A major stress fracture had occurred in 1998 when the famous German choreographer Sasha Waltz recruited six of Abramov's highly-accomplished actors to perform in her production known alternately as "Na Zemlje" or "On Earth." Rehearsals and tours of this show kept the performers busy until 2001, by which time the Class of Expressive Plastic Movement was a thing of the past.
The Class of Expressive Plastic Movement was founded more or less contemporaneously to other important major Russian dance companies, including Tatyana Baganova's Provincial Dances in Yekaterinburg in 1990 and Olga Pona's Theater of Contemporary Dance in Chelyabinsk in 1992. The official founding date for Abramov's company is either 1990 or 1991, depending upon your source. In any case, this is the period and these are the places where any history of contemporary dance in Russia must begin.

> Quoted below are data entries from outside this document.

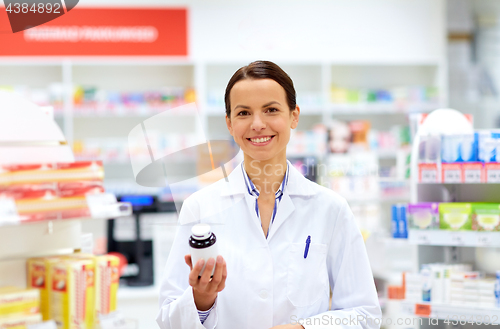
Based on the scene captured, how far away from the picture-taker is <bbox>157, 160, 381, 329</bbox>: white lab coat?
131cm

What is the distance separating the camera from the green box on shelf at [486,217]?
7.13 feet

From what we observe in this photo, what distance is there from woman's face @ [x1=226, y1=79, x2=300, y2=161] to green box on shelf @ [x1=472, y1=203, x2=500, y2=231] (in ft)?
4.30

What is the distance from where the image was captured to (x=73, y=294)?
1.44 meters

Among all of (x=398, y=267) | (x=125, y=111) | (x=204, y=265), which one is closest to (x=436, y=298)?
(x=204, y=265)

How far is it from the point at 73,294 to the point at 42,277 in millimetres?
153

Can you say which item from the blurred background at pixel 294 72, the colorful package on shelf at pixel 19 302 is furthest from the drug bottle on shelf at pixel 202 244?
the blurred background at pixel 294 72

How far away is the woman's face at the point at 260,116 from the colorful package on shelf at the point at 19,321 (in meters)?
0.76

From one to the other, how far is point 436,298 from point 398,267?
2.21 meters

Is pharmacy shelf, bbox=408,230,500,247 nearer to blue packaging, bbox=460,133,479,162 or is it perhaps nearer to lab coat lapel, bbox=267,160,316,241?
blue packaging, bbox=460,133,479,162

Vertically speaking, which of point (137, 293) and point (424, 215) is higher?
point (424, 215)

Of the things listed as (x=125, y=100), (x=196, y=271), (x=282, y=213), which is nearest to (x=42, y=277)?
(x=196, y=271)

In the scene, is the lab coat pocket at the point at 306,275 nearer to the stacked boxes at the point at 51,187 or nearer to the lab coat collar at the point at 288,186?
the lab coat collar at the point at 288,186

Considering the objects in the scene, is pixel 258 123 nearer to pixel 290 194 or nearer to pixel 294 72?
pixel 290 194

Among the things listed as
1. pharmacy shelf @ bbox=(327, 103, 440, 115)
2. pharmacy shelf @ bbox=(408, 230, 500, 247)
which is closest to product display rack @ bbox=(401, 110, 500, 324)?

But Abramov, who began his career as a classical ballet dancer in the 1960s and 1970s, was always up to much more than just dance. His productions better fitted what is called physical theater in the West, a term that never quite achieved maturity in Russia. Under his tutelage his actors time and again challenged the laws of physics. Some literally walked on walls and ceilings. They could climb over objects and one another in ways that were so unexpected and so gravity-defying that it was breathtaking. Their movements were filled with humor. Audiences spent a great deal of time laughing as they watched Abramov's deadpan performers create visual puns, do the seeming impossible and take slapstick to new levels.

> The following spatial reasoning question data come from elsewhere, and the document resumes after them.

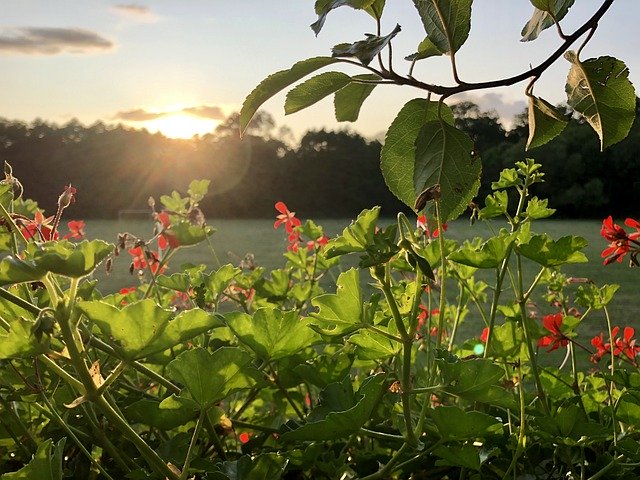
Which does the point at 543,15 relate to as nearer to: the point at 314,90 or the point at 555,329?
the point at 314,90

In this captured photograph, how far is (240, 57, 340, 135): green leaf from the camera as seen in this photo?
1.40 ft

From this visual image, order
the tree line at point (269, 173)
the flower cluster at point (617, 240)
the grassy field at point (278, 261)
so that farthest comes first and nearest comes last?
the tree line at point (269, 173)
the grassy field at point (278, 261)
the flower cluster at point (617, 240)

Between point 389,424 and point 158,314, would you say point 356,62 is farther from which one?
point 389,424

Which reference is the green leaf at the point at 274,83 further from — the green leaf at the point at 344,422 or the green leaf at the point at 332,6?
the green leaf at the point at 344,422

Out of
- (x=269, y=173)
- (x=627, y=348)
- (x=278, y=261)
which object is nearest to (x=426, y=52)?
(x=627, y=348)

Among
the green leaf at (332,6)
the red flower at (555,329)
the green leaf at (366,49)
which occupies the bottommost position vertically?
the red flower at (555,329)

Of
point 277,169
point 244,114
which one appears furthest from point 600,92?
point 277,169

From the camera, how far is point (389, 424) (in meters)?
0.57

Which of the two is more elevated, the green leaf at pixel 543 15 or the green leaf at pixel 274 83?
the green leaf at pixel 543 15

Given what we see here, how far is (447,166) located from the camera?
45 centimetres

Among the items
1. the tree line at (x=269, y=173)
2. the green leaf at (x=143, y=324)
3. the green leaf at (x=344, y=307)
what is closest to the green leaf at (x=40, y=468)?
the green leaf at (x=143, y=324)

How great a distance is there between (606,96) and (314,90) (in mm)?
193

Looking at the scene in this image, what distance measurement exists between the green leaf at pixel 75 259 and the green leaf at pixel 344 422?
15cm

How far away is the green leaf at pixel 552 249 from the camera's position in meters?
0.56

You removed your shoes when you attended an Abramov production. Sixty, 70, 80 people shed their footwear and left it in a heap by the door to the small basement hall at 20 Povarskaya Ulitsa, where the actors trained and performed. This was, in part, to keep the hardwood floors clean, of course. But it was also a ritual. You felt on entering the space that you were crossing into another, a parallel, universe. This was a place that was not to be contaminated by the outside world, and should not be treated as any other.
I recently was in the space for the first time in approximately 15 years. I was there to see a dramatic production touring from a far-flung Russian city. Now known as one of the stages in the Open Stage Project, its past glories nearly killed the show. Abramov's ghost, if you will, the specters of his actors performing miracles to the laughter and enthralled hush of audiences crammed into every nook and corner, overwhelmed everything. I looked upon earnest actors trying to connect with a small crowd in real time but could only see the faded, but undying, beauty that once was created routinely in this room.

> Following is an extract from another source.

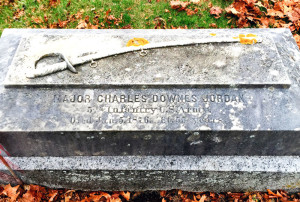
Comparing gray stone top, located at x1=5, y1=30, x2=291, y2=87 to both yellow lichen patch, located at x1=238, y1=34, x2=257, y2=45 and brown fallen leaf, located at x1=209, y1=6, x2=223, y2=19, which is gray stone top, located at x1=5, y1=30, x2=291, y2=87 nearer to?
yellow lichen patch, located at x1=238, y1=34, x2=257, y2=45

Following the demise of the Class of Expressive Plastic Movement Abramov in 2002 was appointed the artistic director of the Contemporary Dance department at the Yekaterinburg State Humanitarian University, a position he held for most of the rest of the decade. He is currently in semi-retirement, working on two books. One is a glossary of dance terminology in Russian.
"How can we talk about dance and movement in Russian when we don't even agree on the words we use to describe it?" Abramov has said to me countless times.
If Gennady Abramov doesn't know how to talk about dance, nobody does. In which case we will patiently wait for him to speak the first word on the topic, again.